"Your Hashed IP Address: Ubuntu": Perspectives on Transparency Tools for Online Advertising

Tobias Urban, Martin Degeling, Thorsten Holz, Norbert Pohlmann

Annual Computer Security Applications Conference (ACSAC), Puerto Rico, USA, December 2019


Ad personalization has been criticized in the past for invading privacy, lack of transparency, and improper controls offered to users. Recently, companies started to provide web portals and other means for users to access data collected about them. In this paper, we study these new transparency tools from multiple perspectives using a mixed-methods approach. Still practices of data sharing barely changed until recently when new legislation required all companies to grant individual access to personal data stored about them. Using a mixed-methods approach we study the benefits of the new rights for users. First, we analyze transparency tools provided by 22 companies and check whether they follow previous recommendations for usability and user expectations. Based on these insights, we conduct a survey with 490 participants to evaluate three common approaches to disclose data.
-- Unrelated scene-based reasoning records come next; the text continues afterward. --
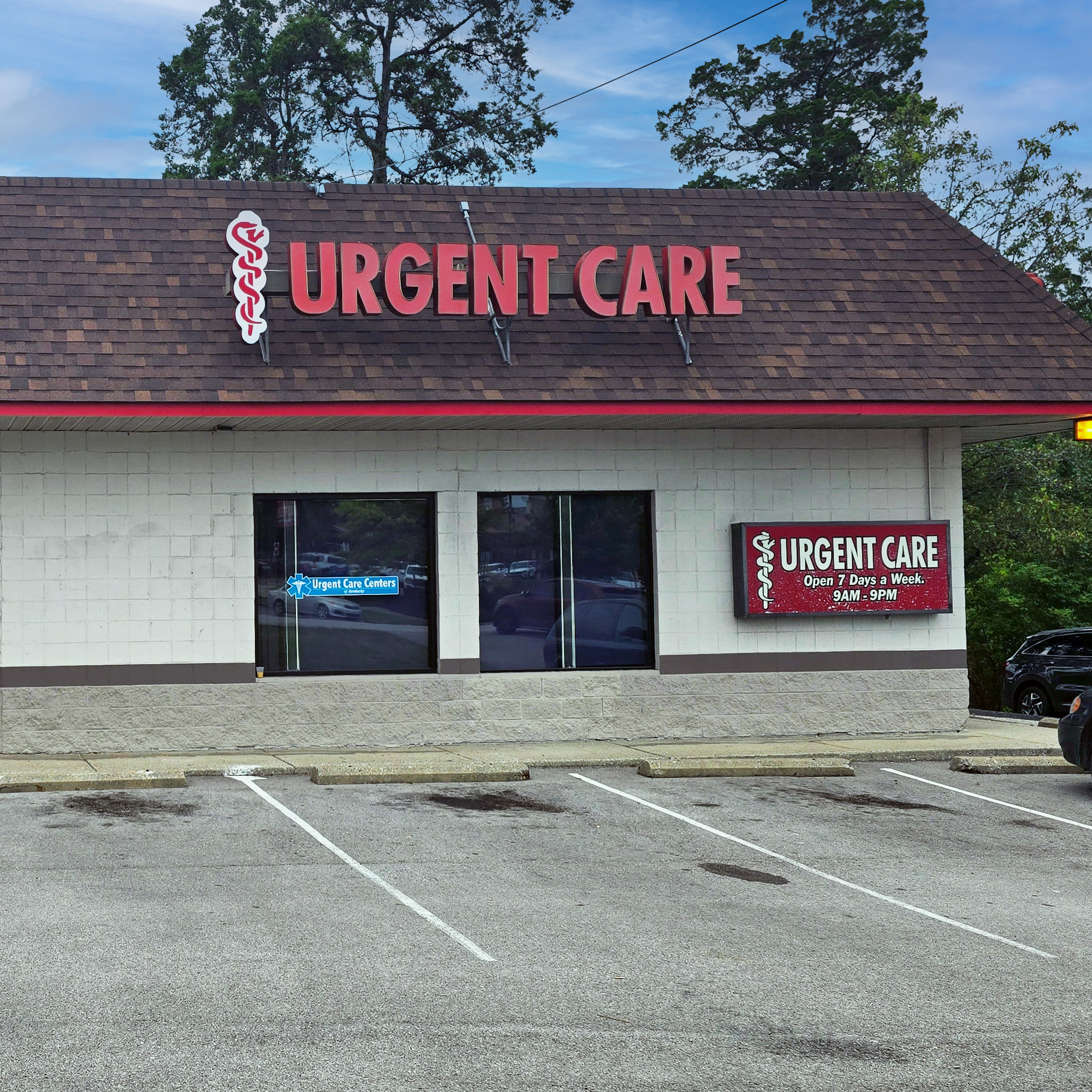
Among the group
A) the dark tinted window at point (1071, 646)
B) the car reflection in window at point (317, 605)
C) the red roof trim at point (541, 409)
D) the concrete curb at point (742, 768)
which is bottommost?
the concrete curb at point (742, 768)

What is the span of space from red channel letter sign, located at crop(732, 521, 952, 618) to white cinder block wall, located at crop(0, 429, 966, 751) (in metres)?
0.22

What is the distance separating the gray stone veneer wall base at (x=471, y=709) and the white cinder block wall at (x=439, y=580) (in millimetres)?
22

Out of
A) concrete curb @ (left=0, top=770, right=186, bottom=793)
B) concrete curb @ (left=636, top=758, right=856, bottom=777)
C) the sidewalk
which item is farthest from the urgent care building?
concrete curb @ (left=0, top=770, right=186, bottom=793)

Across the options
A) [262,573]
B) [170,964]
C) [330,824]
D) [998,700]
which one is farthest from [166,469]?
[998,700]

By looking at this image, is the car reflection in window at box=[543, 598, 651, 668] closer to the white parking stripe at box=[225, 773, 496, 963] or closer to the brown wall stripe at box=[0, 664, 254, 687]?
the brown wall stripe at box=[0, 664, 254, 687]

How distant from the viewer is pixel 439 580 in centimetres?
1631

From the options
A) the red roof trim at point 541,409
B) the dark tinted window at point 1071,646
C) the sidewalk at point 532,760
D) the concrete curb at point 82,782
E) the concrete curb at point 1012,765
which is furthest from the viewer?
the dark tinted window at point 1071,646

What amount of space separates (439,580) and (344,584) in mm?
1049

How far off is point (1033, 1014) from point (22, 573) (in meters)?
11.8

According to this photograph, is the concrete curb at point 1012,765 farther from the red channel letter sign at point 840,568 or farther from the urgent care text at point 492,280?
the urgent care text at point 492,280

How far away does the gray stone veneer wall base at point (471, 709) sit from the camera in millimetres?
15477

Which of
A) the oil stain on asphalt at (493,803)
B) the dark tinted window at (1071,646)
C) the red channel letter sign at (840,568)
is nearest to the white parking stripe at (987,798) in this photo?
the red channel letter sign at (840,568)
To complement this user-centric view, we shed light on the design decisions and complexities of transparency in online advertising using an online survey (n = 24) and in-person interviews (n = 8) with experts from the industry. We find that newly created transparency tools present a variety of information to users, from detailed technical logs to high-level interest segment information. Our results indicate that users do not (yet) know what to learn from the data and mistrust the accuracy of the information shown to them. At the same time, new transparency requirements pose several challenges to an industry that excessively shares data that even they sometimes cannot relate to an individual.